Physics-based methods are characterized by their ability to consider the physical processes that control fluid flow and rock–fluid interactions [
25]. Physics-based models could reflect the underlying mechanisms that influence production in complex shale reservoirs and can simulate various conditions, providing the dynamic process of flow regimes and fracture behaviors that empirical models cannot capture. However, detailed simulations often require significant computational resources and are sensitive to outliers [
26,
27,
28].
Machine learning models provide flexibility and can handle complex, nonlinear relationships but may suffer from overfitting and require large datasets, potentially lacking physical interpretability [
13]. Existing studies usually adopt geological and engineering parameters as input variables, with gas production data as the target variable. Wang et al. [
29] utilized the multi-layer perceptron (MLP) network and the long short-term memory (LSTM) network to predict shale gas production.

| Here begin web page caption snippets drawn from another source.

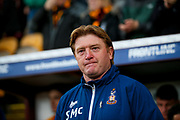 Bradford City Manager Stuart McCall  during the EFL Sky Bet League 1 play off first leg match between Bradford City and Fleetwood Town at the Coral Windows Stadium, Bradford, England on 4 May 2017. Photo by Simon Davies.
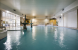 Swimming Pool: Hotel BEST WESTERN SHELDON PARK Zona: Dublin Irlanda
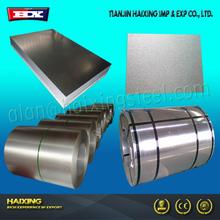 High quality alu-zinc roof sheet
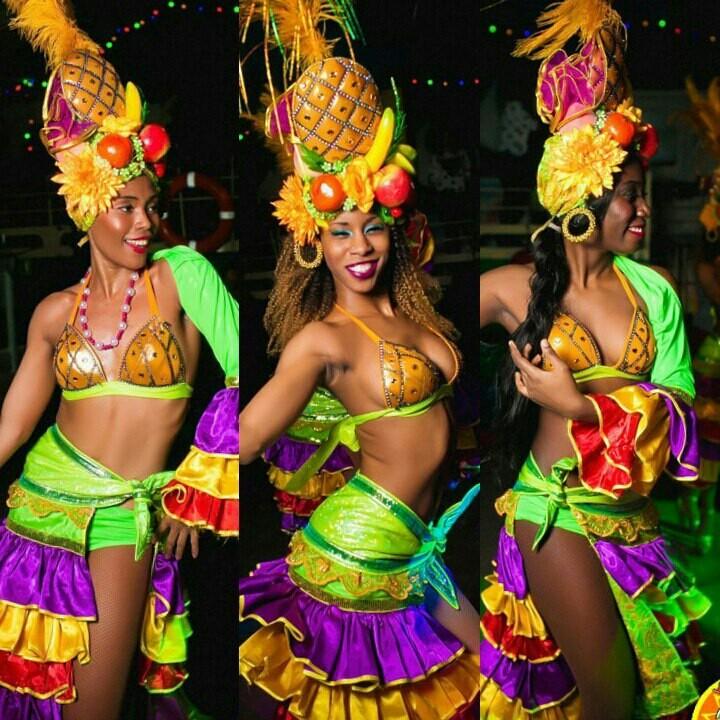 зеленый бразильский костюм для танца фото обычный
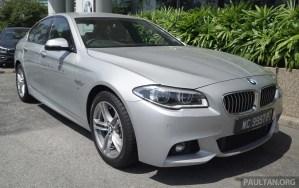 2016 F10 BMW 520i M Sport LCI Malaysia 001
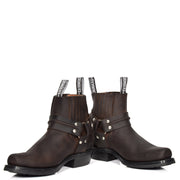 Real Leather Square Toe Cowboy Ankle Boots AR70 Brown Pair 1
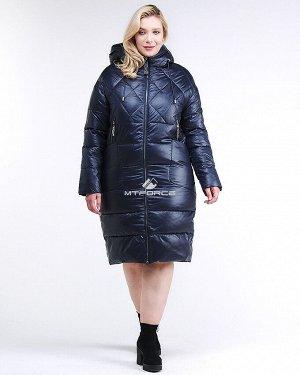 Женская зимняя классика куртка стеганная темно-синего цвета
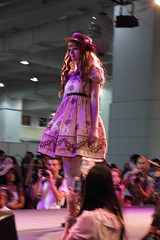 Lolita Fashion Show (NekoJoe) Tags: uk england london geotagged unitedkingdom lolita fashionshow earlscourt gbr jculture lolitafashionshow earlscourtexhibitioncentre japaneseculturefestival earlscourtone hyperjapan july2014 26072014 saturday26thjuly2014 geo:lat=5148871535 hyperjapanjuly2014 hyperjapan2014 geo:lon=019745886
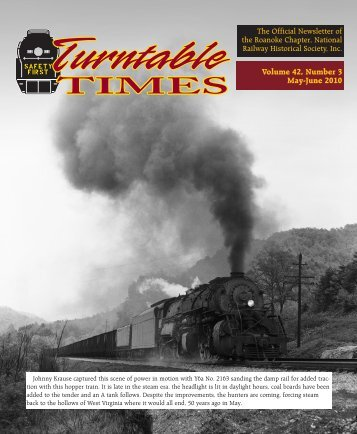 May-June 2010 - Roanoke Chapter National Railway Historical ...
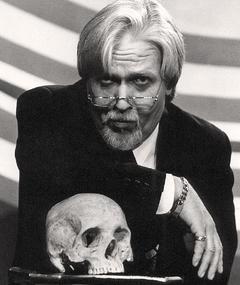 Photo of Harald Heide-Steen Jr.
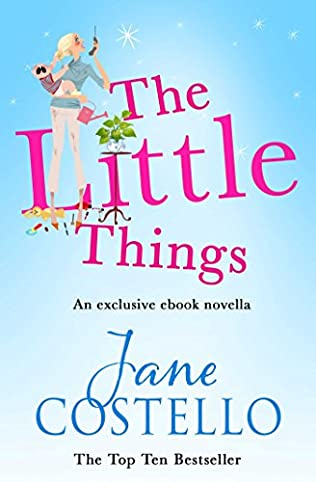 book cover of The Little Things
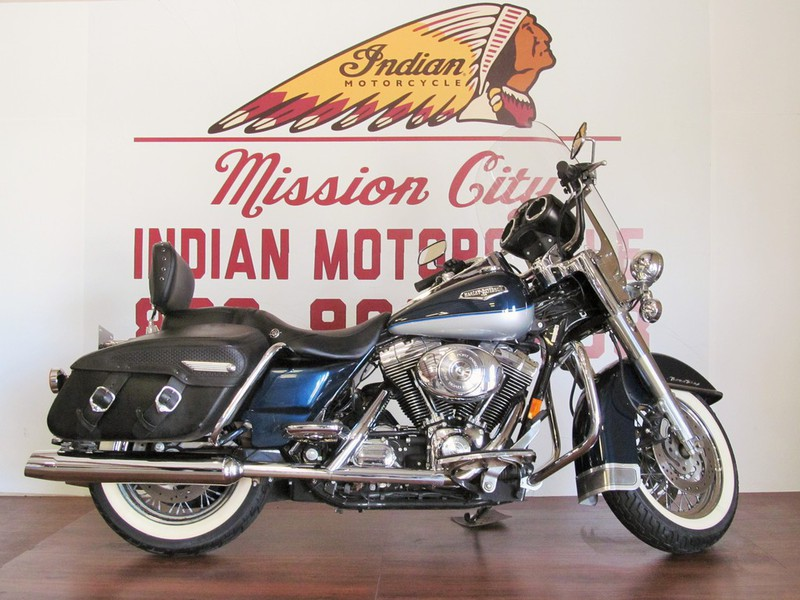 2002 Harley-Davidson FLHRCI Road King Classic LOW MILES, motorcycle listing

The comparison results demonstrate that the LSTM model outperforms the MLP model, as it not only considers geological and fracturing reservoir parameters but also accounts for the time series relationships in production data. Wang et al. (2024) [
30] analyzed the production patterns of six deep coalbed methane (CBM) wells in the Ordos Basin, noting an initial decline in pressure followed by stable gas rates. They applied the LSTM model enhanced with Bayesian optimization (BO) for gas production prediction, demonstrating its effectiveness using only casing pressure and liquid level as inputs. This approach offers a valuable tool for managing and optimizing deep CBM reservoirs.
DCA is a classic production prediction method based on historical production data and is widely applied in shale gas and oil engineering fields [
31]. Compared with complicated physics-based simulations and machine learning algorithms, DCA models based on parameter linearization or direct curve regression are much more straightforward and efficient. Furthermore, unlike some machine learning algorithms, DCA provides explicit mathematical formulations that are easily interpretable, and the development of mathematical models requires only gas production data.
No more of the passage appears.